** ZITIERTE PASSAGE **
K - Kinder, kegeln, kreativ und kompetent
Die Folge des Lehramtstudiums für mich war, dass ich einen Persönlichkeitswandel vollzogen habe, von der „Labormaus“ mit laborverliebter Arbeit als PTA, das hab ich richtig gerne gemacht – hin zu mehr Kommunikation. Ein ganz neues Verhalten habe ich da gelernt. Und das finde ich im Nachhinein richtig gut, dass ich nicht Lebensmittelchemikerin geworden bin.
Die Entscheidung Lehrerin zu werden, kam durch die Leitfrage, was geht im Leben am besten, wie kann ich auch möglicherweise Arbeit und Familie verbinden, es war auch eine rationale Entscheidung. Als Lebensmittelchemikerin kommst du vielleicht nicht mehr weg, aber Schulen gibt es überall. Denn alle Versetzungen waren durch meinen Mann bestimmt, aber ich wollte das ja so.

** BEREITGESTELLTES MATERIAL **
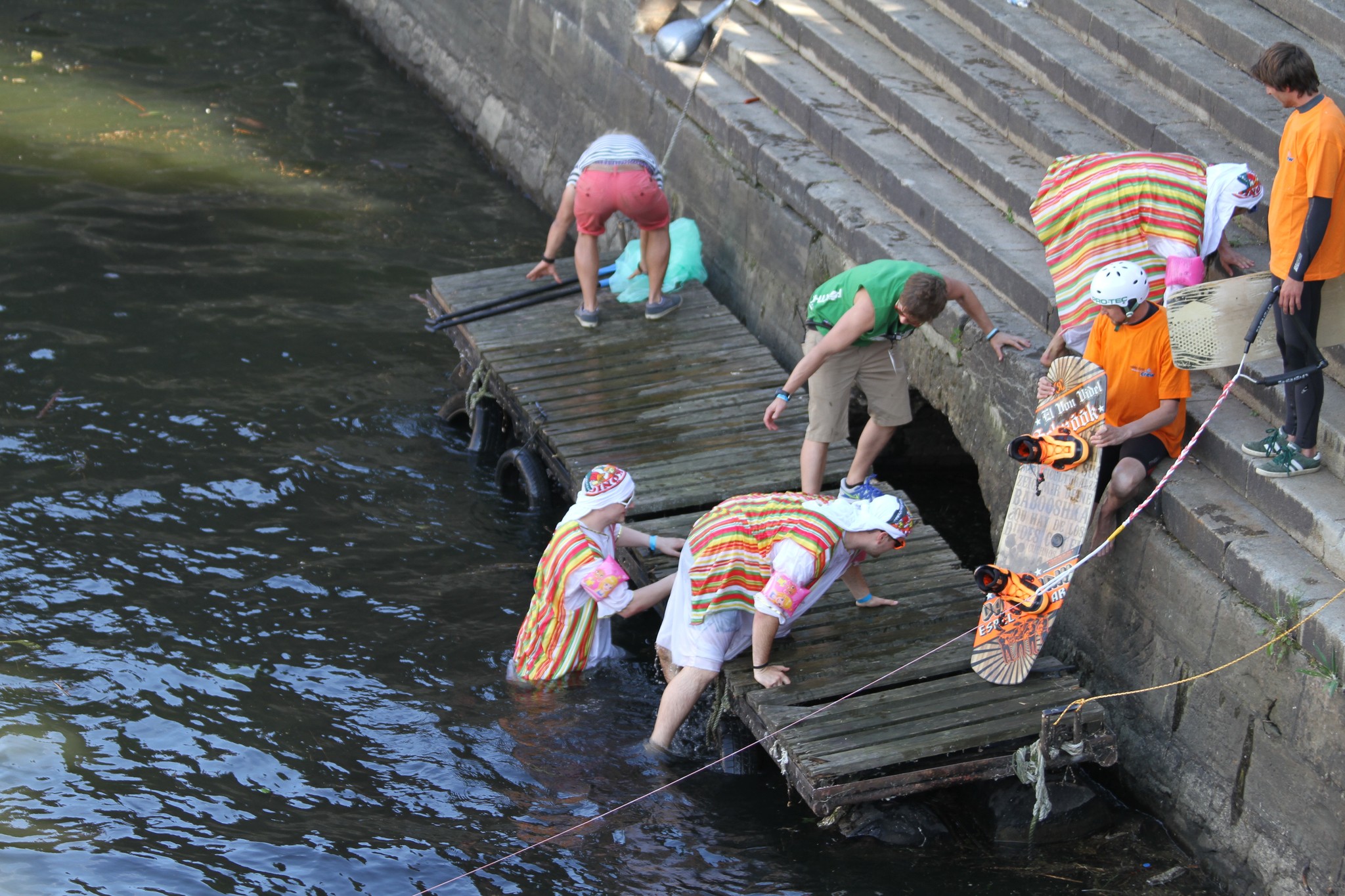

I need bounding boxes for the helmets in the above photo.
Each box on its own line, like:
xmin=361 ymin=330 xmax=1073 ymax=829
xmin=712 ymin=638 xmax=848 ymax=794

** ANFORDERUNG 1 **
Gib aus der zitierten Passage den Abschnitt wörtlich aus, der mit „K - Kinder, kegeln, kreativ“ beginnt und mit „wollte das ja so.“ endet.
** ANFORDERUNG 2 **
Beantworte anhand der zitierten Passage die folgenden Fragen:
(a) Als was arbeitete die erzählende Person vor dem Lehramtsstudium?
(b) Wodurch waren alle Versetzungen bestimmt?
(c) Welcher Vorteil von Schulen wird im Vergleich zur Tätigkeit als Lebensmittelchemikerin genannt?

** SCHRIFTLICHE ANTWORT 1 **
K - Kinder, kegeln, kreativ und kompetent
Die Folge des Lehramtstudiums für mich war, dass ich einen Persönlichkeitswandel vollzogen habe, von der „Labormaus“ mit laborverliebter Arbeit als PTA, das hab ich richtig gerne gemacht – hin zu mehr Kommunikation. Ein ganz neues Verhalten habe ich da gelernt. Und das finde ich im Nachhinein richtig gut, dass ich nicht Lebensmittelchemikerin geworden bin.
Die Entscheidung Lehrerin zu werden, kam durch die Leitfrage, was geht im Leben am besten, wie kann ich auch möglicherweise Arbeit und Familie verbinden, es war auch eine rationale Entscheidung. Als Lebensmittelchemikerin kommst du vielleicht nicht mehr weg, aber Schulen gibt es überall. Denn alle Versetzungen waren durch meinen Mann bestimmt, aber ich wollte das ja so.

** SCHRIFTLICHE ANTWORT 2 **
(a) Als PTA.
(b) Durch ihren Mann.
(c) Schulen gibt es überall.